# Ancient Greek and Roman racial slurs?



## ninja_master (Mar 14, 2018)

I am trying to write a story involving ancient creatures from different civilizations, including Greece and Rome. I am pitting the two from these nations against eachother, and am trying to find good racial slurs a Greek would use for a Roman (man) in Ancient times. Anyone have anything? I am also looking for Norse, Egyptian, and Native American slurs and insults.
Thanks.


----------



## Jack of all trades (Mar 16, 2018)

Well, I don't think anyone here is old enough to know ancient insults, first hand. I think you've got your work cut out for you. Maybe there's info on ancient insults somewhere, but I'm not sure where.


----------



## ppsage (Mar 16, 2018)

Well, if you're talking about men insulting men, they would probably call them something which implies they're women.


----------



## moderan (Mar 16, 2018)

Feckin Britons.


----------



## CyberWar (Mar 18, 2018)

Romans and Greeks were more into scatology and sexual deviance than racial stereotyping where it came to insults, seeing how anyone who did not share their language and culture was deemed an unwashed barbarian regardless of skin colour or ethnicity.

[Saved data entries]
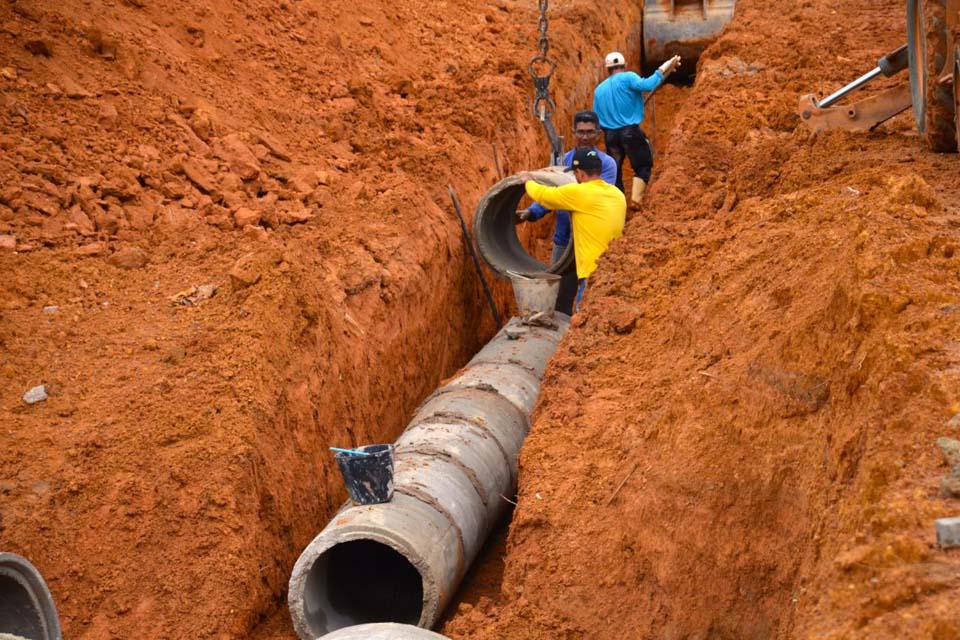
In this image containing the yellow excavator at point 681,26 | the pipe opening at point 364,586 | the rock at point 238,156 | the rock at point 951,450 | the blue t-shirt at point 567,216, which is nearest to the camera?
the rock at point 951,450

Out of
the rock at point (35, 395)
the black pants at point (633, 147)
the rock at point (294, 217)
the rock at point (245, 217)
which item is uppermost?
the rock at point (245, 217)

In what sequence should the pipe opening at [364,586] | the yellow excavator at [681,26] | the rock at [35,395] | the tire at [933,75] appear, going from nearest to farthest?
the pipe opening at [364,586], the rock at [35,395], the tire at [933,75], the yellow excavator at [681,26]

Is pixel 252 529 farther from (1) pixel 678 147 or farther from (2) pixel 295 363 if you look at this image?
(1) pixel 678 147

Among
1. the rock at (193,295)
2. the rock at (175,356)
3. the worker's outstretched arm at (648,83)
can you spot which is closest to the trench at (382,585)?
the rock at (175,356)

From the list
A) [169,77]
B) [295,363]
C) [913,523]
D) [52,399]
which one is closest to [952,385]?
[913,523]

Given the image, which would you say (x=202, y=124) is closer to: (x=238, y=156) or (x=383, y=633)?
(x=238, y=156)

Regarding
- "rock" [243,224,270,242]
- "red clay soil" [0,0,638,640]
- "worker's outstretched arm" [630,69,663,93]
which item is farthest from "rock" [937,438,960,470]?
"worker's outstretched arm" [630,69,663,93]

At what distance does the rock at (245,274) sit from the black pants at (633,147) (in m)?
5.05

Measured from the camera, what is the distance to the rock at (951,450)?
10.5ft

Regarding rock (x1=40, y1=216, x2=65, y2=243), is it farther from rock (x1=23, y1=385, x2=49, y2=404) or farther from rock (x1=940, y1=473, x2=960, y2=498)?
rock (x1=940, y1=473, x2=960, y2=498)

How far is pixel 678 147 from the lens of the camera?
9.24 m

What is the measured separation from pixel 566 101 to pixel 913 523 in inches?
422

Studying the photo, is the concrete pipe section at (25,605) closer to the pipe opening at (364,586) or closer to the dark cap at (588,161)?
the pipe opening at (364,586)

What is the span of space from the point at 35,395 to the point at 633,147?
23.0 ft
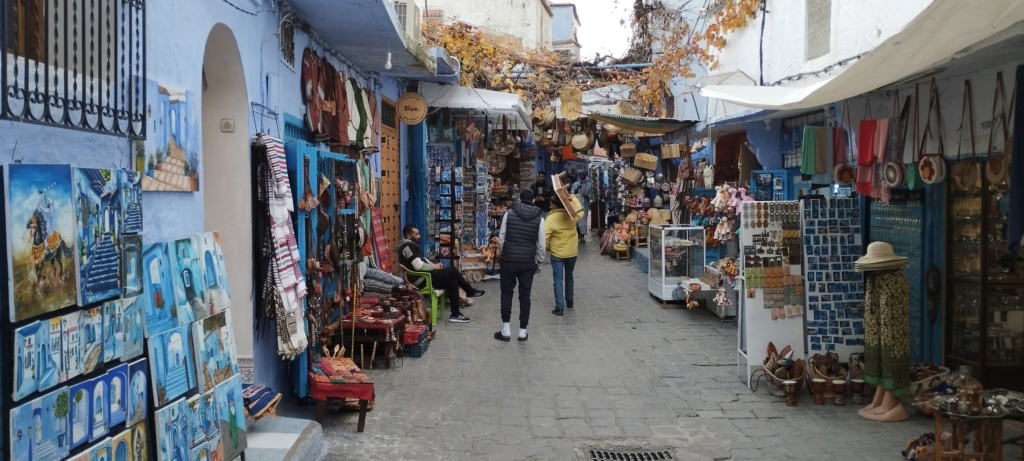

Exercise instructions -
1) List each line of the rows that contains the word "nearest".
2) Write the next part of the forum thread on ancient insults, picking up after its final post.
The rows above bear no relation to the forum thread on ancient insults.

Final answers -
1)
In this image containing the yellow excavator at point 681,26 | the pipe opening at point 364,586 | the rock at point 238,156 | the rock at point 951,450 | the blue t-shirt at point 567,216, which is nearest to the camera?
In what sequence should the pipe opening at [364,586] | the yellow excavator at [681,26] | the rock at [35,395] | the tire at [933,75] appear, going from nearest to farthest?

2)
For Romans and Greeks, the nastiest insults generally revolved around assuming a passive role in sexual intercourse, which implied effeminacy and sexual deviance. These cultures are wrongly touted these days as being tolerant of homosexuality, when in fact they had no concept of sexual orientation whatsoever, one's sexuality being defined by preference for active (penetrating) or passive (receptive) roles. Things were further complicated by different treatment for different ages and social status. Long story short, a free adult male with a preference for receptive roles in sex was considered a deviant and despised, much of the worst insults in Greco-Roman societies revolving around implications of passive homosexuality.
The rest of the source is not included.